Hours later, when the top executives had finished saying yes to the CEO and left, Jackie snuck back into the office and went through the CEO's desk while the man was loitering at his wet bar. She almost despaired at finding anything useful until she spotted a card labeled, "Politicians." Rushing away before the CEO turned, she slammed the lever on the cherry picker. The basket wobbled, but lowered her to the ground.
When her mother saw what she'd brought, they used their new politicians to vote for social assistance programs for the entire city.

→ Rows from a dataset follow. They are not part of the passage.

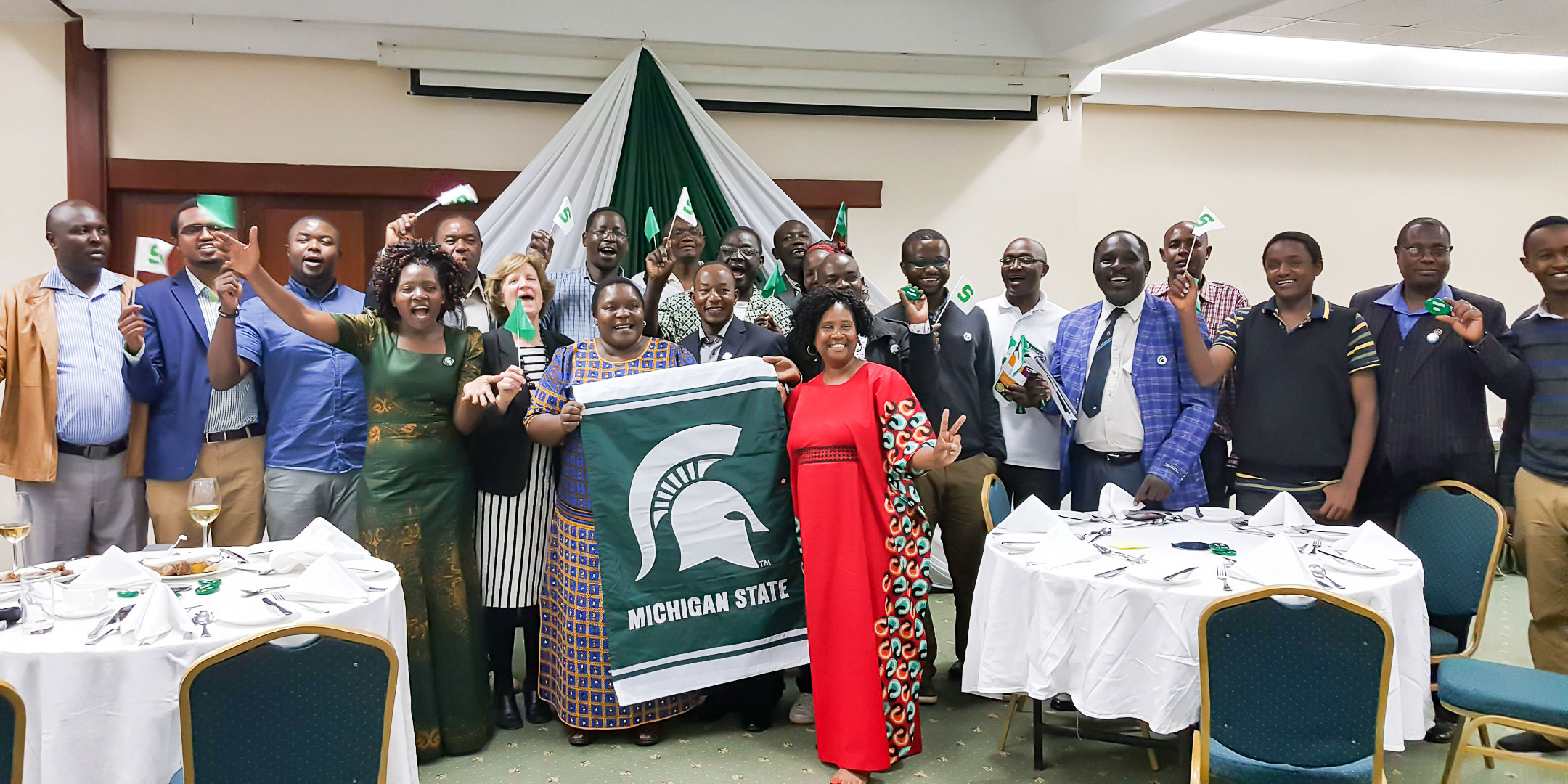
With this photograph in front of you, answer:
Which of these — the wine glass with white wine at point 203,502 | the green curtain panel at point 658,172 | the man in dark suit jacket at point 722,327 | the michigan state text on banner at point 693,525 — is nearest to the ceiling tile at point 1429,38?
the green curtain panel at point 658,172

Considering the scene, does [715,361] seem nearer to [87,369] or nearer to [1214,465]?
[1214,465]

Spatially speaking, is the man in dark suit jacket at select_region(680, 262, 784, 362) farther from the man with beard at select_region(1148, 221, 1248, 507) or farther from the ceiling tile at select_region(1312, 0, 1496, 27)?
the ceiling tile at select_region(1312, 0, 1496, 27)

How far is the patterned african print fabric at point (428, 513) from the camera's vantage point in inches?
133

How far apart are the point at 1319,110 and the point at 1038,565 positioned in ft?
19.9

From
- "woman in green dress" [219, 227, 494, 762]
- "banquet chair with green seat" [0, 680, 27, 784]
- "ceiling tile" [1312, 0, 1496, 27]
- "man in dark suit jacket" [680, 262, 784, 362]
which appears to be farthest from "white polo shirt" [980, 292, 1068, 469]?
"ceiling tile" [1312, 0, 1496, 27]

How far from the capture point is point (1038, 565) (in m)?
3.02

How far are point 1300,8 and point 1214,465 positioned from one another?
11.8 feet

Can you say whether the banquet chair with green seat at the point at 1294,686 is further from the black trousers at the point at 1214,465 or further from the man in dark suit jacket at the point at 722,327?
the man in dark suit jacket at the point at 722,327

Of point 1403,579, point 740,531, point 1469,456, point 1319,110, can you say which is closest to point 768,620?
point 740,531

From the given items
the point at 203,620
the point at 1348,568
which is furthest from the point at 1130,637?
the point at 203,620

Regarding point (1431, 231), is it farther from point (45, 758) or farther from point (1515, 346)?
point (45, 758)

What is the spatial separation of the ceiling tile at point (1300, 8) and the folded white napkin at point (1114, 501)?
3.67 meters

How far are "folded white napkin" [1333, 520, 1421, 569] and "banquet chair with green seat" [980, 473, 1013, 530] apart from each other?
3.43 ft

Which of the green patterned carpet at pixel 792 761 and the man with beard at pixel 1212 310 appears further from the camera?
the man with beard at pixel 1212 310
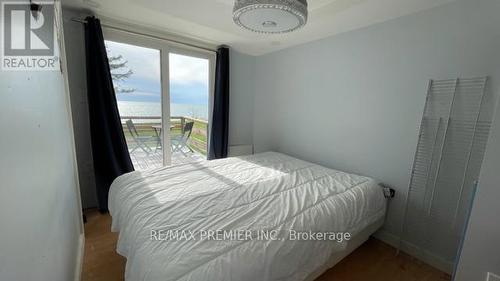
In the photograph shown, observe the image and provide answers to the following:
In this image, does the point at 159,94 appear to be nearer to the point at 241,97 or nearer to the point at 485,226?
A: the point at 241,97

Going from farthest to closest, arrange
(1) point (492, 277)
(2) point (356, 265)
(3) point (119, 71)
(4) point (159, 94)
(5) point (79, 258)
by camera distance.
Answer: (4) point (159, 94), (3) point (119, 71), (2) point (356, 265), (5) point (79, 258), (1) point (492, 277)

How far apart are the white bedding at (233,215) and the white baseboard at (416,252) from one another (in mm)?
369

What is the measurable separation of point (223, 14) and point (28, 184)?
85.2 inches

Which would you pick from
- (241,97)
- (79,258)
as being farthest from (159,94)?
(79,258)

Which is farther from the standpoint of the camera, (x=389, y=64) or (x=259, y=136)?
(x=259, y=136)

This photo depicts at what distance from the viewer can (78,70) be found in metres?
2.37

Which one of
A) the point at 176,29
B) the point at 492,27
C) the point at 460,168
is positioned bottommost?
the point at 460,168

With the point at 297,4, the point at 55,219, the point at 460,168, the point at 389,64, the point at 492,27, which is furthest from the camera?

Jackie eagerly went up in the basket the next morning. As soon as she stepped off the cherry picker, the CEO left his office and Jackie went in. "You don't have time," hissed the secretary. "He'll be back any second."
"Dee, die, doh, dor," boomed the CEO, "I see the face of someone poor!" He stepped back into the office. "Two someones, actually. You're fired," he said to the secretary. "Security will see you out. As for you, the police will be here shortly."
Jackie was quick. Grabbing the first valuable thing she saw, shining and gold, she ran for the cherry picker. The CEO ran after her. Both leapt into the basket, which wobbled dangerously, and they wrestled over the controls. The CEO tried to cut Jackie with a severance package, but missed because Jackie wasn't his employee. The razor-sharp edge hit the crane, sending the basket, CEO, and Jackie all plummeting to earth.
The CEO laughed and fell in comfort, not knowing that Jackie had, in her haste, grabbed the CEO's golden parachute. The safety net billowed open, giving the CEO a scant second to realize his fate before liquifying his assets on the pavement. Jackie, on the other hand, landed gently with hundreds of millions of dollars and generous stock options.
In the chaos that followed, no one at the company had time to pursue Jackie or her mother, so busy were they scrambling for the top position. They even forgot to fire the secretary.
Jackie now owns a fleet of cherry pickers and a national window-washing chain. She primarily employs minorities in part-time positions that allow her to avoid paying benefits.